- TEXT SEGMENT -
^^^^^^^^^^^^^^^^

1. An element of structure can be a Pointer; Which Points to a structure of the same type is called ___.
referential pointer
structure pointer
pointer structure
Self-Referential Structure
Ans. : d
2.Consider the following statements:
int *p;
int i;
int k;
i = 42;
k = i;
p = &i;
After these statements, which of the following statements will change the value of i to75?
K = 75
*k = 75;
p = 75;
*p = 75;
Ans. : d, Indirection operator will yield the value of the variable i.
3.Consider the following statements:
int i = 42;
int j = 80;
int *p1;
int *p2;
p1 = &i;
p2 = &j;
*p1 = *p2;
printf(“%d%d",i,j);
What numbers are printed by the output statement?
a. 42 and then another 42
b. 42 and then 80
c. 80 and then 42
d. 80 and then another 80
Ans. : d, since the last statement will change the values of i, as the *p2 which is actually j value will be copied to *p1 i.e. i.

^^^^^^^^^^^^^^^^

- INFORMATION SHOWN -
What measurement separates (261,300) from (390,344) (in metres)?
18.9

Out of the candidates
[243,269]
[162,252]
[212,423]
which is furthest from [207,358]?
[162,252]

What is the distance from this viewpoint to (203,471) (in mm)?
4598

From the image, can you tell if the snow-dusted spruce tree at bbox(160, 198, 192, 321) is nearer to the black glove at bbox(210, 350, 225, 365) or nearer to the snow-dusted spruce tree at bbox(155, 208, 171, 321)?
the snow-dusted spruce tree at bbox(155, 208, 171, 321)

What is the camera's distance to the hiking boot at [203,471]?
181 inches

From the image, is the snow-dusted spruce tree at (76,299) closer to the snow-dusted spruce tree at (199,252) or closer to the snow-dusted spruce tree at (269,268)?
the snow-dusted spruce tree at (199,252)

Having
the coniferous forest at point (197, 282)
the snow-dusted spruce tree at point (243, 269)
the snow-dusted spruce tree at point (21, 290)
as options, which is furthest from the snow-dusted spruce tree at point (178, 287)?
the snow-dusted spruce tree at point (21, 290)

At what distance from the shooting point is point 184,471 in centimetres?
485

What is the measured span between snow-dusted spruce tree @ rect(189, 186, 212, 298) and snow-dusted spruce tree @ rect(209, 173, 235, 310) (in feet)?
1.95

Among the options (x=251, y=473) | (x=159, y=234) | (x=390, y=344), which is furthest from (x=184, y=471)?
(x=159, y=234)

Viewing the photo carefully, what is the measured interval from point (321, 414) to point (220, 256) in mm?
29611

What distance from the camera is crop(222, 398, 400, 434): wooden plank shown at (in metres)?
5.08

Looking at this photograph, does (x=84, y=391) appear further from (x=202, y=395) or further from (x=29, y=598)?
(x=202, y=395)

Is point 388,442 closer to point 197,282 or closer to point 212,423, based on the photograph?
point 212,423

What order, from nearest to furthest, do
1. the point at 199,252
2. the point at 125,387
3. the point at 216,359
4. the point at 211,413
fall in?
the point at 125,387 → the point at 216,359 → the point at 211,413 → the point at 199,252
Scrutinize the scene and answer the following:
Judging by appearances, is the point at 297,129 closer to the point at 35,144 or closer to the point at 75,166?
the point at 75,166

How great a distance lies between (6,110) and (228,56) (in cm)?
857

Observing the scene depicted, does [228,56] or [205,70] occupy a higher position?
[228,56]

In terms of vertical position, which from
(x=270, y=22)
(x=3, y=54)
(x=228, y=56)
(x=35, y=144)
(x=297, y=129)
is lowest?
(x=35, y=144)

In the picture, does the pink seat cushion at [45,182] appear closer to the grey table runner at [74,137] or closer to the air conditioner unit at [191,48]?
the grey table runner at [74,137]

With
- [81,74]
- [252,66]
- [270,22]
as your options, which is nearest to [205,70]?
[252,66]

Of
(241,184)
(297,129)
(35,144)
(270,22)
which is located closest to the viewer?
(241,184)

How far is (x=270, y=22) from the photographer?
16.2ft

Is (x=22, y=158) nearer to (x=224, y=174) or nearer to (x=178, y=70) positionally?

^^^^^^^^^^^^^^^^

- DIRECTIONS -
**1)** Answer these questions about the pointer quiz:
(a) What value is assigned to i in the second question?
(b) What value is j initialized to in the third question?
(c) What is a structure called when one of its elements is a pointer that points to a structure of the same type?
**2)** In the pointer quiz, replace "42" with "17" and write out the passage from "referential pointer" up to and including "value of i to75?".
**3)** Decide whether each statement agrees with the pointer quiz, and quote the words of the quiz that decide it:
(a) In the second question, p is declared as a pointer to int.
(b) The answer to the third question says the last statement changes the value of j.
(c) The answer to the first question is choice b.
Answer the following from the text alone.

- WRITTEN ANSWERS -
**1)**
(a) 42
(b) 80
(c) Self-Referential Structure

**2)**
referential pointer
structure pointer
pointer structure
Self-Referential Structure
Ans. : d
2.Consider the following statements:
int *p;
int i;
int k;
i = 17;
k = i;
p = &i;
After these statements, which of the following statements will change the value of i to75?

**3)**
(a) Yes: "int *p;"
(b) No: "since the last statement will change the values of i"
(c) No: "Ans. : d"